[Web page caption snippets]
--- START ---

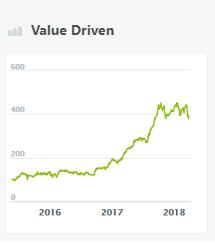 value-driven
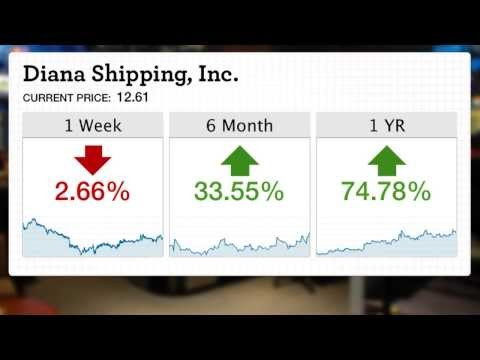 Why Investing in Shipping is About Trading and Luck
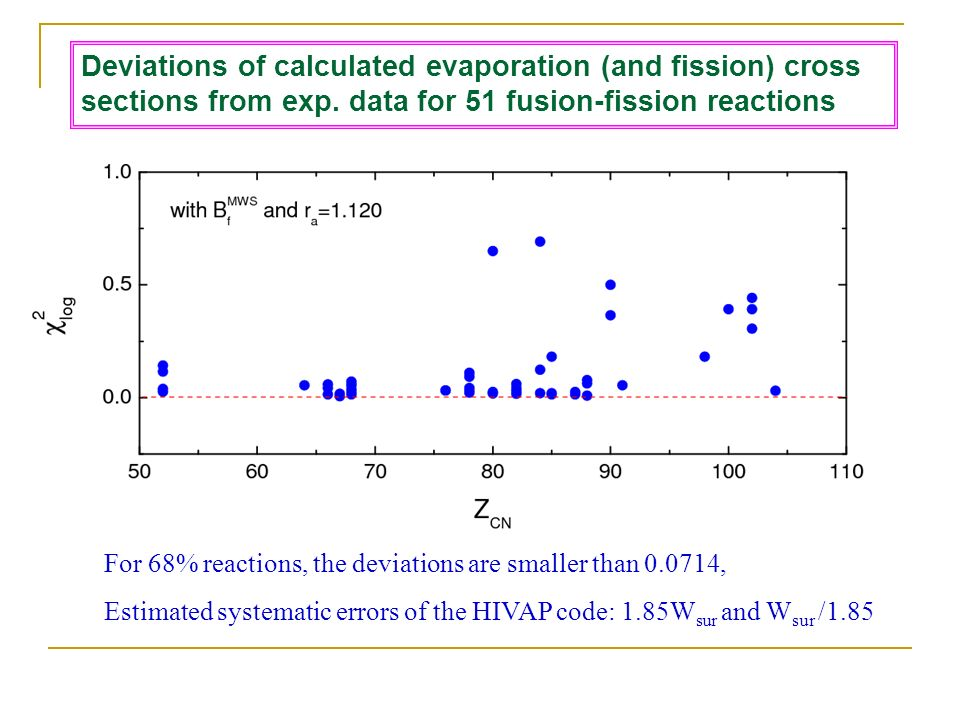 Deviations of calculated evaporation (and fission) cross sections from exp. data for 51 fusion-fission reactions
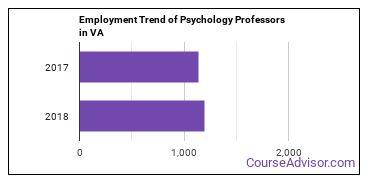 Psychology Professors in VA Employment Trend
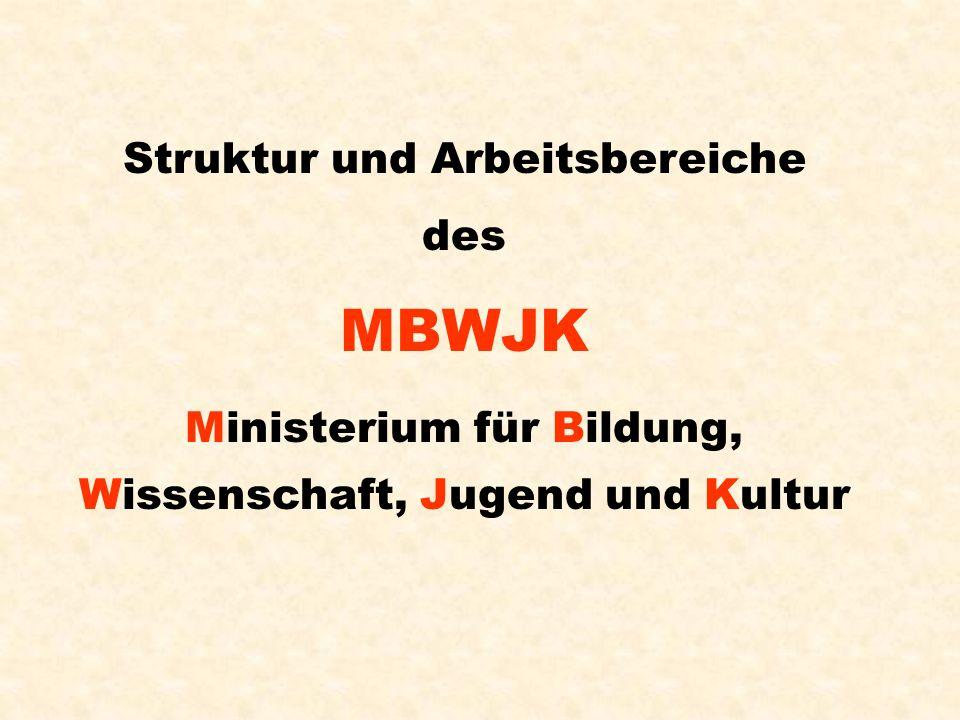 MBWJK Struktur und Arbeitsbereiche des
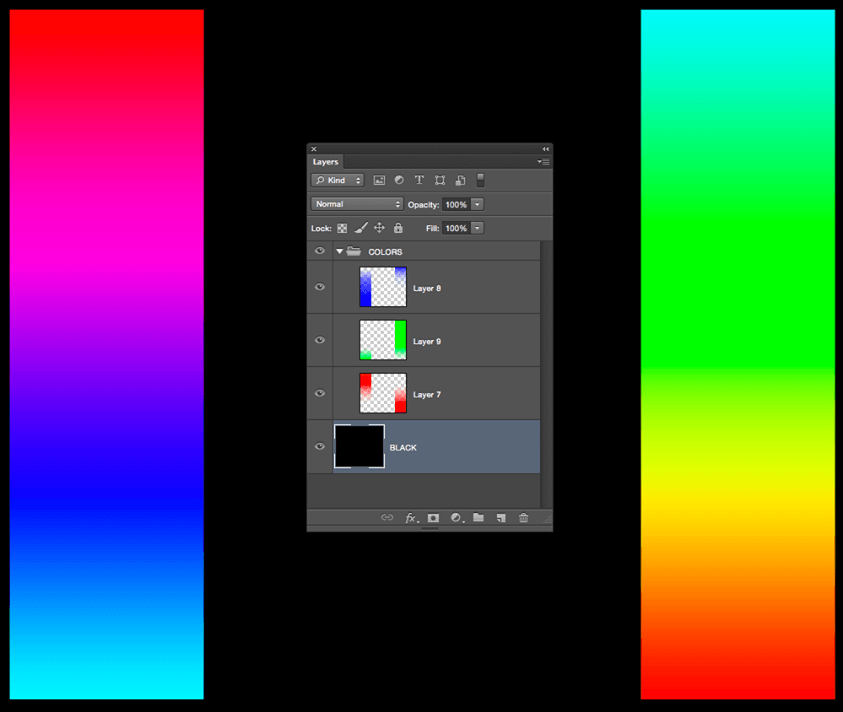 These apparent gradients are actually created with gradients of the 3 Primaries set to screen blending mode on black, creating the illusion of the whole range of hues (100%saturation, 100% luminosity) of course, we need all the ranges of Lum/sat to have all the colors and I will address that further on.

--- END ---

=== Exercise objective ===
Give the preceding data back exactly, minus every picture.

=== Solution for this exercise ===
 value-driven
 Why Investing in Shipping is About Trading and Luck
 Deviations of calculated evaporation (and fission) cross sections from exp. data for 51 fusion-fission reactions
 Psychology Professors in VA Employment Trend
 MBWJK Struktur und Arbeitsbereiche des
 These apparent gradients are actually created with gradients of the 3 Primaries set to screen blending mode on black, creating the illusion of the whole range of hues (100%saturation, 100% luminosity) of course, we need all the ranges of Lum/sat to have all the colors and I will address that further on.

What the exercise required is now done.